Ela afirma que abrir mão de uma vida pessoal mais estável fez parte da escolha. “Eu casei com o teatro, e não me arrependo. É o melhor companheiro que eu poderia ter”. Nany também se orgulha de ter levado a família a uma vida mais digna graças à arte.
Mesmo com décadas de trajetória, ela não se acomoda. “Sempre tem algo que eu quero explorar. Adoraria fazer uma vilã. O artista morre quando para de se reinventar.”

Livro mistura humor e confissão
O livro é um relato dos últimos dez anos de uma artista inquieta. “É um livro divertido que fala de forma confessional sobre uma pessoa que não deixou de ousar sendo quem é”, resume. Segundo ela, a obra fala sobre constatações, frustrações, perdas e conquistas.
“Mesmo com todas as pedras no caminho, eu sempre vejo o bom lado da vida. E isso não tem nada a ver com ingenuidade. Tem a ver com sobrevivência”. A biografia é publicada pela Editora Humanos e estará à venda com frete grátis pelo site da editora.
Nany reforça que o otimismo é uma escolha. “Tem gente que vai em festa e só vê o lado ruim. Eu não tive tempo de me tornar amargurada. A pandemia me ensinou muito. Fiz um bota-fora na vida e fiquei só com meus cachorros.”
Ela também fala sobre o processo de envelhecimento: “Minha filha, pode fazer 50, 60, 70, faça as pazes com o tempo. Porque a cabeça para nos 30 e o corpo para dali pra baixo. Mas quando você planeja, você tem autonomia”.
O livro é também uma forma de documentar um legado. “Desafio o mundo desde que saí da barriga da minha mãe. Agora, aos 60, não querem que eu fique bem para a idade? Eu sou uma exceção à regra”, dispara.

“Gongada Drag”, novas gerações e futuro
Nany também comentou a importância da “Gongada Drag”, espetáculo que resgata artistas veteranas da cena drag e apresenta ao público atual. “Eu acho maravilhoso o que o Bruno tá fazendo. Me convidou desde a primeira Gongada”, conta.
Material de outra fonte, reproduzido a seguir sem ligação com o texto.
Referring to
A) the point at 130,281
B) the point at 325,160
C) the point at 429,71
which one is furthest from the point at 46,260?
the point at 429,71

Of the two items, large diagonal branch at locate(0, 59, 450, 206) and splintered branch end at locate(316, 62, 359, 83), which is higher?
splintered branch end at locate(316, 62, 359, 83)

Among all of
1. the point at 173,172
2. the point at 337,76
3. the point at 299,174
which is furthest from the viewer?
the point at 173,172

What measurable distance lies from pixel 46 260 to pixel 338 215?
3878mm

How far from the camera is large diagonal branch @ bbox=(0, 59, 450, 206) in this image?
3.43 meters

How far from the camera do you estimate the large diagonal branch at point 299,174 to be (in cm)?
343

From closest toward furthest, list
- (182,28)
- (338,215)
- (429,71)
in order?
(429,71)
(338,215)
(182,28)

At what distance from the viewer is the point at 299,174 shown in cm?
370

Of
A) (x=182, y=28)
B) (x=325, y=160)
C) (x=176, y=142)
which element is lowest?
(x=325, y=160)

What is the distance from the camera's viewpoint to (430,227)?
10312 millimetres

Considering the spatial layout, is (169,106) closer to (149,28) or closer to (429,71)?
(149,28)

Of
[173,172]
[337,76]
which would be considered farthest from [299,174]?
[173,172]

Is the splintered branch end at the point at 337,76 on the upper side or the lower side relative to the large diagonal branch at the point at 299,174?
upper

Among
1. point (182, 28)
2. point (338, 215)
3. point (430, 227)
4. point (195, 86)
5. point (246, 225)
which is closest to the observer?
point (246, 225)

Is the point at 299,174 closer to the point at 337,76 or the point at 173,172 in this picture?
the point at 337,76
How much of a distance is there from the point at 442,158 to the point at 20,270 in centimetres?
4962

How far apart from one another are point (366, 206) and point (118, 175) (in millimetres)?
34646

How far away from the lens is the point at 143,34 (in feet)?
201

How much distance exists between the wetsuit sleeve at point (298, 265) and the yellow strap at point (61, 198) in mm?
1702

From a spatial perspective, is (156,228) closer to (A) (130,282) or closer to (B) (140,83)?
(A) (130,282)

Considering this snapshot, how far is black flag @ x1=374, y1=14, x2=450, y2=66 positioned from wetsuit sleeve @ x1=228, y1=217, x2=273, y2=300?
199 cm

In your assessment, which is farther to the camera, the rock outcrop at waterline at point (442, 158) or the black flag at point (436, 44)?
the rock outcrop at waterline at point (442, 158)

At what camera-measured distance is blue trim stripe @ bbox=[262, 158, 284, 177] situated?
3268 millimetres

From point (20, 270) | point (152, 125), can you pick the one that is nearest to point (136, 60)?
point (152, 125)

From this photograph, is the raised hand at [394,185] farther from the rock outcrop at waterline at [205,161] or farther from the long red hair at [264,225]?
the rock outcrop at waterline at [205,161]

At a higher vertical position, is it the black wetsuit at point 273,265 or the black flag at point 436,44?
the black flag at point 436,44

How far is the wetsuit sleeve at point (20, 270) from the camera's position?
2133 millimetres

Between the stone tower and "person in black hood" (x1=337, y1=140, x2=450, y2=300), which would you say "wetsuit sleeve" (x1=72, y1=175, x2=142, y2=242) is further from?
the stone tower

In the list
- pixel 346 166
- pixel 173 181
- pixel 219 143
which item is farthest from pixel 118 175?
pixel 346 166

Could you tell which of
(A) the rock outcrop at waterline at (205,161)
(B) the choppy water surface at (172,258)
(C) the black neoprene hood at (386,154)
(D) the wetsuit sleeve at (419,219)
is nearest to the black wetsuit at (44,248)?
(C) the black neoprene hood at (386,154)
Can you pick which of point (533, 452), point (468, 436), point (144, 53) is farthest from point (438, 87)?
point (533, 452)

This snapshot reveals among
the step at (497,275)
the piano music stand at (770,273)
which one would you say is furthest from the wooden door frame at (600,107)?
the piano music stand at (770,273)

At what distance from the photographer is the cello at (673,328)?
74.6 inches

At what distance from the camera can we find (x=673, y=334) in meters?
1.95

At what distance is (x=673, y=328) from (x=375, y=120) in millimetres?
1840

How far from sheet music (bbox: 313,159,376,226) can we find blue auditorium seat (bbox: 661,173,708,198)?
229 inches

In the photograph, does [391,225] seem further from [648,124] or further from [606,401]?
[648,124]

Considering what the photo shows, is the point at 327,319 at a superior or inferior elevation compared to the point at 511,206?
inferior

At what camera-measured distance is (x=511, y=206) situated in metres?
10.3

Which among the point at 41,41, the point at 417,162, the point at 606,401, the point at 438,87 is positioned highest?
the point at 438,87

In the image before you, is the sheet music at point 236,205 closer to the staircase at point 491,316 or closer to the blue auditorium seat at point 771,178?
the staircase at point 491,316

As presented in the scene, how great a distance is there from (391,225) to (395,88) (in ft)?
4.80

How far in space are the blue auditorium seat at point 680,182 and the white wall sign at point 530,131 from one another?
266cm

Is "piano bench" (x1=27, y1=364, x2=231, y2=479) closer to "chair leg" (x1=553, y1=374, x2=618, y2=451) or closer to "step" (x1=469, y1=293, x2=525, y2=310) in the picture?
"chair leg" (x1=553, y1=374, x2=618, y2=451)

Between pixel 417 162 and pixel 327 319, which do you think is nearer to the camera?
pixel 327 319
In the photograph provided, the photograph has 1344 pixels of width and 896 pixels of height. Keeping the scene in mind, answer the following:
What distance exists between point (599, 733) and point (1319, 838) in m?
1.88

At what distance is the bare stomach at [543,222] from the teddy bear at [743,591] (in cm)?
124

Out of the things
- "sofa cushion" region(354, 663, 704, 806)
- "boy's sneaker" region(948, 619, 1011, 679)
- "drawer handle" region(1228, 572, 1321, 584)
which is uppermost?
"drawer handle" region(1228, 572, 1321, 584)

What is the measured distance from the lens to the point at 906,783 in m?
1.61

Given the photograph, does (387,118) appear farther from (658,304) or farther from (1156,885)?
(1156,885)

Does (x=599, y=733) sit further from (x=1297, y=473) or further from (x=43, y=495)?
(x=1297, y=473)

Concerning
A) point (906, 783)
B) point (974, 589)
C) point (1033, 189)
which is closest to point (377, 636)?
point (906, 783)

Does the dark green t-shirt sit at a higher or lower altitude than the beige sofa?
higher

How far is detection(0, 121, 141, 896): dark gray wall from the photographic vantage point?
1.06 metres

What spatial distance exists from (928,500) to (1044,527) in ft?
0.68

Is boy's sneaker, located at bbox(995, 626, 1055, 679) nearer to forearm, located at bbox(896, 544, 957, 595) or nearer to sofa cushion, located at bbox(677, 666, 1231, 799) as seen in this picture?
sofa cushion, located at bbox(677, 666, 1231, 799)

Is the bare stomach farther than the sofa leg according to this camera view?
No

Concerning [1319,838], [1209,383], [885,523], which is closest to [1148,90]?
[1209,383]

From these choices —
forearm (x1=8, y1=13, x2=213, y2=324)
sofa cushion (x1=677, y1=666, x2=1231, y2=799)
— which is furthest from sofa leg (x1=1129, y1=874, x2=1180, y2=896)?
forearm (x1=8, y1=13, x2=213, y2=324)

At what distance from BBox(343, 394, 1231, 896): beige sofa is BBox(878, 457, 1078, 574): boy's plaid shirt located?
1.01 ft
Ela lembra que teve receio de participar inicialmente, já que após a transição buscou firmar o nome como atriz. “Eu tive que pagar arduamente o meu status de atriz. As pessoas tinham medo de contratar achando que era show de drag”, explica.
A artista elogia a iniciativa de valorizar nomes antigos e misturar com talentos locais. “Ele pega as drags antigas sendo convidadas e quando chega numa cidade, leva as drags locais também. Isso é lindo.”
Nany, porém, aponta uma crítica construtiva ao espetáculo. “A única ressalva que eu faço, com olhar de diretora, é que quando chega na vez do convidado, o público já cansou de rir. Rir é que nem transar, uma hora cansa.”
A atriz acredita que iniciativas como essa fortalecem o legado da arte drag. “O Brasil é um país sem memória. Um amigo contou que a filha viu foto da Xuxa e não sabia quem era. Como vamos ser lembrados?”, finaliza.